If you have not yet estimated parameters of a mode choice model or generated logsums from that model, you should go back and review those sections before you begin this one.

[1]:
import larch, numpy, pandas, os
from larch import P, X

Data Preparation

To begin, we will re-load the data files from our tour mode choice example.

[2]:
import larch.exampville

hh = pandas.read_csv( larch.exampville.files.hh )
pp = pandas.read_csv( larch.exampville.files.person )
tour = pandas.read_csv( larch.exampville.files.tour )
skims = larch.OMX( larch.exampville.files.skims, mode='r' )

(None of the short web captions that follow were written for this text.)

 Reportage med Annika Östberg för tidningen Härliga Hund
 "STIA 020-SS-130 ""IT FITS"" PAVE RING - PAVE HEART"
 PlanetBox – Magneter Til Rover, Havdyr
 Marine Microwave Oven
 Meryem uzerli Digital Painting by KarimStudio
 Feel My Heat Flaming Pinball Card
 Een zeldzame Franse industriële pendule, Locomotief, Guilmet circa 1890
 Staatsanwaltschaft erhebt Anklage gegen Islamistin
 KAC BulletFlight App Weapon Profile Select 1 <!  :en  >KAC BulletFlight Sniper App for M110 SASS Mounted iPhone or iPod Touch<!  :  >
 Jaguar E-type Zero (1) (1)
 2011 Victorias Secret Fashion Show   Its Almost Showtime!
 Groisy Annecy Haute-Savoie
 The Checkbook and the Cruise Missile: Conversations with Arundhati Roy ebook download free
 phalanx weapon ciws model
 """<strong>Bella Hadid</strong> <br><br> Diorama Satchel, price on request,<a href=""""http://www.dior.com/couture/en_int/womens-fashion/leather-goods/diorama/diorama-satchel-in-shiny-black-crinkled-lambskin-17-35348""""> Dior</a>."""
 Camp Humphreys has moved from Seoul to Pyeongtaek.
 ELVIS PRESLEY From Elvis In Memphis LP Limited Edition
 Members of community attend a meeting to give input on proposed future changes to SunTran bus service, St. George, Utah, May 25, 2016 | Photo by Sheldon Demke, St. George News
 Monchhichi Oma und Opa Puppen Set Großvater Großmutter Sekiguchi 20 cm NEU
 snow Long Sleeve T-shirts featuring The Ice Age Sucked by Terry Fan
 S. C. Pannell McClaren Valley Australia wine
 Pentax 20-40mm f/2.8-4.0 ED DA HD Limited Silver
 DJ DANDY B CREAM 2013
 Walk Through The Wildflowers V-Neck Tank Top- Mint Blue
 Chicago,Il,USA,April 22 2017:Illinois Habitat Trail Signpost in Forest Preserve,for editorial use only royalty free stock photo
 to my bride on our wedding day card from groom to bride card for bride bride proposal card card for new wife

We’ll also load an employment file. This file contains employment data by TAZ. The TAZ’s will be the choices in the destination choice model, and the employment data will allow us to characterize the number of opportunities in each TAZ.

[3]:
emp = pandas.read_csv(larch.exampville.files.employment, index_col='TAZ')
emp.info()
<class 'pandas.core.frame.DataFrame'>
Int64Index: 40 entries, 1 to 40
Data columns (total 3 columns):
NONRETAIL_EMP    40 non-null int64
RETAIL_EMP       40 non-null int64
TOTAL_EMP        40 non-null int64
dtypes: int64(3)
memory usage: 1.2 KB

We’ll also load the saved logsums from the mode choice estimation.

[4]:
logsums = pandas.read_pickle('/tmp/logsums.pkl.gz')

We’ll replicate the pre-processing used in the mode choice estimation, to merge the household and person characteristics into the tours data, add the index values for the home TAZ’s, filter to include only work tours, and merge with the level of service skims. (If this pre-processing was computationally expensive, it would probably have been better to save the results to disk and reload them as needed, but for this model these commands will run almost instantaneously.)

[5]:
co = tour.merge(hh, on='HHID').merge(pp, on=('HHID', 'PERSONID'))
co["HOMETAZi"] = co["HOMETAZ"] - 1
co["DTAZi"] = co["DTAZ"] - 1
co = co[co.TOURPURP == 1]
co.index.name = 'CASE_ID'

For this destination choice model, we’ll want to use the mode choice logsums we calculated previously, and we’ll use these values as data. The alternatives in the destinations model are much more regular than in the mode choice model – the utility function for each destination will have a common form – we’ll use idca format to make data management simpler. This format maintains a data array in three dimensions instead of two: cases, alternatives, and variables. We can still use a pandas.DataFrame to hold this data, but we’ll use a MultiIndex for one of the typical dimensions.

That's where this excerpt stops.